A 300 year old site in the middle of a controversial takeover has a great deal of historical importance according to historians and political figures.

The Royal Gunpowder Mills in Waltham Abbey opened in the 1600s to tackle the threat of the Dutch navy and evolved through time becoming a state-of-the-art research and development centre producing rockets and space technology.

A potential deal with PGL, is expected to hand the children’s holiday group a 50-year lease on the whole of the site, including its ex-manufacturing buildings and historical exhibitions.

The first record of gunpowder manufacture on the Lee Valley site was in 1665.

It was a perfect location to harness the natural power of water to grind and process the explosive ingredients using 13 huge water-propelled millstones.

The River Lea also made for excellent transport links for its product, gunpowder, which became the benchmark quality for other factories in the country.

In October 1787 the Crown purchased the mills from owner John Walton for £10,000 just in time for the wars against Napoleon, representing the start of a 204-year ownership.

The mills expanded their output during the French Revolutionary and Napoleonic Wars from 1789, and had a significant role in the victory at Waterloo in 1815.

The facility also produced explosives for the British effort during the American Revolution, colonial conflicts in India and the Crimean War.

Workers grew ten-fold during the First World War, with a total of 6,000 workers half women who had previously been housewives or had domestic jobs but were mobilised by the war effort.

Gender divides still existed, men did the ingredient mixing and worked the acid plants but women were also expected to do the heavy work like operating the railways and boiler house stoking.

During the Second World War the mills worked on RDX the vital component of the ‘bouncing bomb’ of the Dam Buster raids, a morale boosting turning point in the war.

Waltham Abbey based Scientists tested RDX’s effectiveness in water in a pond located in the nearby woods.

In 1945 the mills were used as a research centre by the Ministry of Defence to develop rocket motors, ejector seat technology and propellants to direct spacecraft in orbit.

Peter Huggins, an archaeologist and historian has worked on many of the excavations at the site, uncovering the ditches of the original 1600s water mills.

He said: “It is a truly terrific historical site, and it would be a tragedy if it is lostl.”

Seven years ago, he discovered a part of a German V2 rocket from the Second World War in the woods next to the mills and donated it as an exhibit.

“I wasn’t scared at all to approach the rocket because I used to work with them as a child and I knew it was only a motor.

“The engine detaches on the German V2 and the warhead breaks off to do the real damage elsewhere.”

In 1991, in the aftermath of the Cold War the military operations on the site were closed for the last time.

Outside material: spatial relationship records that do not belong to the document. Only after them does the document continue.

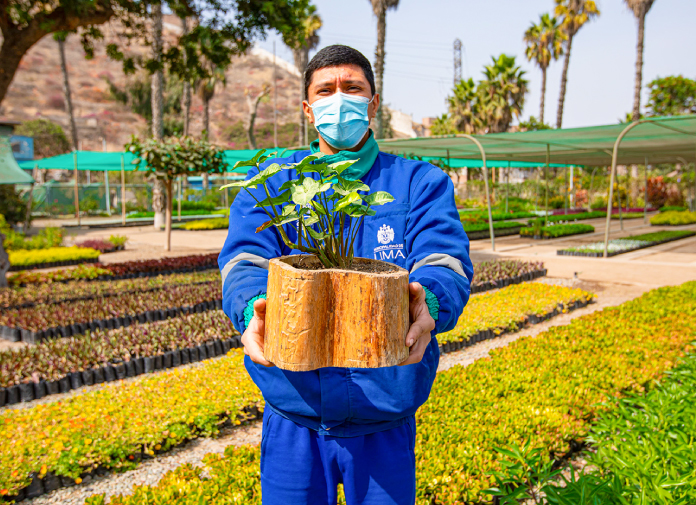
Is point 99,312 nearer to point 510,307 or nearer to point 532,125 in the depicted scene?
point 510,307

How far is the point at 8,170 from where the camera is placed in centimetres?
1471

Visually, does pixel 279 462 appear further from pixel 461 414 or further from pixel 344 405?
pixel 461 414

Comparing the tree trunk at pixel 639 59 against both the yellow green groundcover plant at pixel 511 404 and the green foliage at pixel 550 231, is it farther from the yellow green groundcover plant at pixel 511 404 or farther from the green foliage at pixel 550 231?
the yellow green groundcover plant at pixel 511 404

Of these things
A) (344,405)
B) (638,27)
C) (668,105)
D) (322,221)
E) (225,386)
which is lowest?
(225,386)

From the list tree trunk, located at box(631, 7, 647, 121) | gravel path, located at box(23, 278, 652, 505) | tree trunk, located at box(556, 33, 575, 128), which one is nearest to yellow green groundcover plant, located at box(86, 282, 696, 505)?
gravel path, located at box(23, 278, 652, 505)

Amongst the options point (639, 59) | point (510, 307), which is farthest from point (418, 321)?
point (639, 59)

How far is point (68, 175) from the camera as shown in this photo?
46.2 meters

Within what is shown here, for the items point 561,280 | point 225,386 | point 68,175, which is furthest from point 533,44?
point 68,175

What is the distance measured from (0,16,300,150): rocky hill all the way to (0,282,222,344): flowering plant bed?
51046 mm

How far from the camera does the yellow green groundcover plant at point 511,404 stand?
99.9 inches

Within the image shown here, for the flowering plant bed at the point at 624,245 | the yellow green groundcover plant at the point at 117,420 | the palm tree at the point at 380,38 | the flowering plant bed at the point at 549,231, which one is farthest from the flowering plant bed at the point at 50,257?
the flowering plant bed at the point at 549,231

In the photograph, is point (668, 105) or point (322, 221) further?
point (668, 105)

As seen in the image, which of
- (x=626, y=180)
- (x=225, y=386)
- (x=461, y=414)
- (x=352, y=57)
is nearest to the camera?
(x=352, y=57)

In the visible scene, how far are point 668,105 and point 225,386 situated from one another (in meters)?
34.6
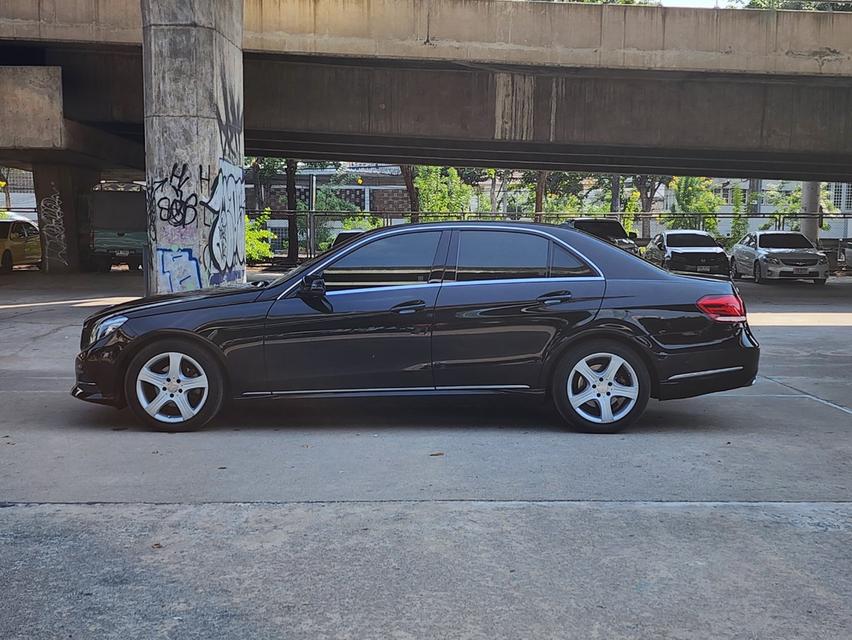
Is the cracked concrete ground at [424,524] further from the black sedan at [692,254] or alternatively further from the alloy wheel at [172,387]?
the black sedan at [692,254]

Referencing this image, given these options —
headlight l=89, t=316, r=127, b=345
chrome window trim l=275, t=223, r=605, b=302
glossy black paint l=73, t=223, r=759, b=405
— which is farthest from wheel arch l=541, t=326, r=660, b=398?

The mills had become expensive to maintain for the Ministry of Defence and missile development had largely moved to America.

The site that had a role in many of the technological advancements in war throughout British history, became a tourist attraction that has recently admitted the need to secure outside investment to continue.

Today Cllr Rod Butler, of Honey Lane ward, has praised the dedication of the ‘fine’ volunteers in keeping the mills running as a ‘valuable and unique’ part of Waltham Abbey’s history.

He said: “There is an overwhelming amount of support from the public to keep the Royal Gunpowder Mills operating as it presently does.

“It is time to make some realistic and sensible suggestions to support the mills that the public and the staff are so very proud of."